Critique of the public demonstrations. Because the foundation released an open-source replay harness that scores 100 percent on every public environment, some independent observers have pointed out that any agent score reported on the public set is essentially uninformative. ARC Prize acknowledges this in the technical report and explicitly disallows public-set scores from being reported on the official leaderboard[3].
Memorization risk going forward. The foundation also raises its own concern, that as labs continue to train on synthetic ARC look-alikes and publicly available demonstration content, even ARC-AGI 3 private environments will need to be steered out-of-distribution from any publicly available demonstration data to keep measuring true generalization. The Gemini 3 Deep Think leak observation, where the model wrote out the ARC-AGI integer to color mapping inside a reasoning chain without being prompted on it, is cited as evidence that the historical 2D-array format is now densely trained on, and that future ARC benchmarks must keep moving[3].
ARC-AGI 3 matters for three reasons that go well beyond its individual scores.
First, the benchmark formalizes the agentic intelligence frontier in a falsifiable way. The four functional pillars of exploration, modeling, goal-setting, and planning give labs a concrete decomposition to target with research, and RHAE gives them a single number tied to human action efficiency rather than to wall-clock accuracy. As of March 2026 the ARC Prize Foundation states that ARC-AGI 3 is the only unsaturated general agentic intelligence benchmark in existence[3], which makes it the de facto AGI yardstick for an industry that had been running out of unsaturated tests after GPT, Claude, Gemini and Grok reasoning systems pushed MMLU, HLE, and SWE-bench into the high 80s and 90s.
Second, the benchmark draws a clean line between LRM fluid intelligence and human fluid intelligence. The OpenAI o3 system, the breakthrough that first registered non-zero scores on ARC-AGI 1, demonstrated that test-time reasoning could unlock pattern abstraction inside the LRM paradigm. ARC-AGI 3 demonstrates that the same paradigm, however scaled, has not yet learned to learn from raw environmental interaction. Frontier LRMs remain bottlenecked by human-generated training data and verifiable reward signals; they show limited ability to cover genuinely novel domains. That is, as the technical report bluntly puts it, a key argument for why current frontier models fall short of AGI[3].

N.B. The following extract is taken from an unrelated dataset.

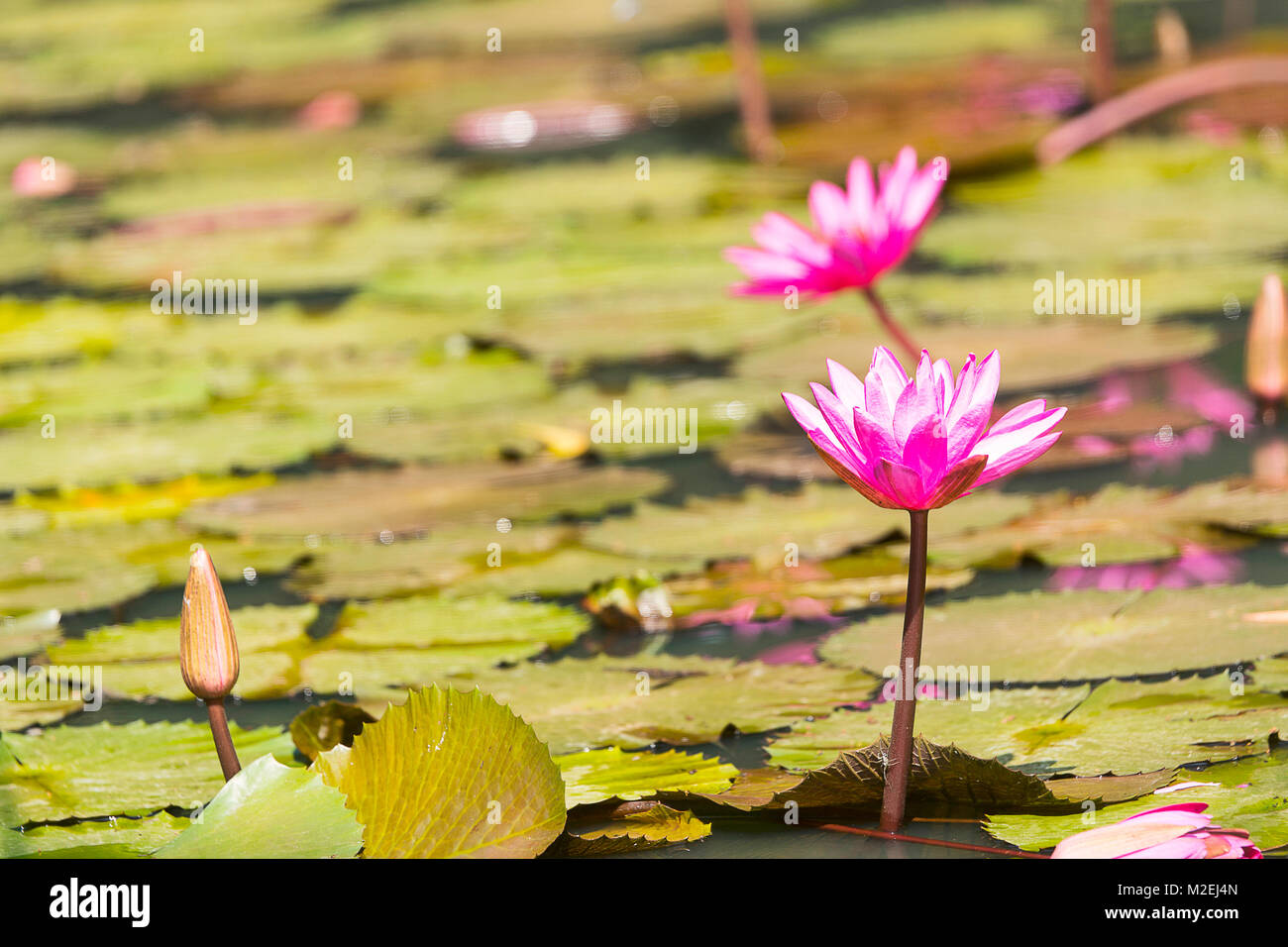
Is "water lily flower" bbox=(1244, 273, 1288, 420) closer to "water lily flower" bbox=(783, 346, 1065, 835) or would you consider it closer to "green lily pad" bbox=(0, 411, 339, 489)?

Third, the benchmark stress tests an emerging fork in AI research. One camp argues that scaling existing pretraining and reasoning recipes will eventually close the agentic gap automatically. Another camp, including Chollet himself, argues that fundamentally new architectures or training regimes are required for systems that can sample from a distribution of unknown unknowns. ARC-AGI 3 is engineered to expose which camp is right. If frontier scores climb steadily without architectural change, the scaling thesis is reinforced. If they plateau near zero for years while harness work and program search work edge upward, the architectural thesis is reinforced. Either outcome is informative.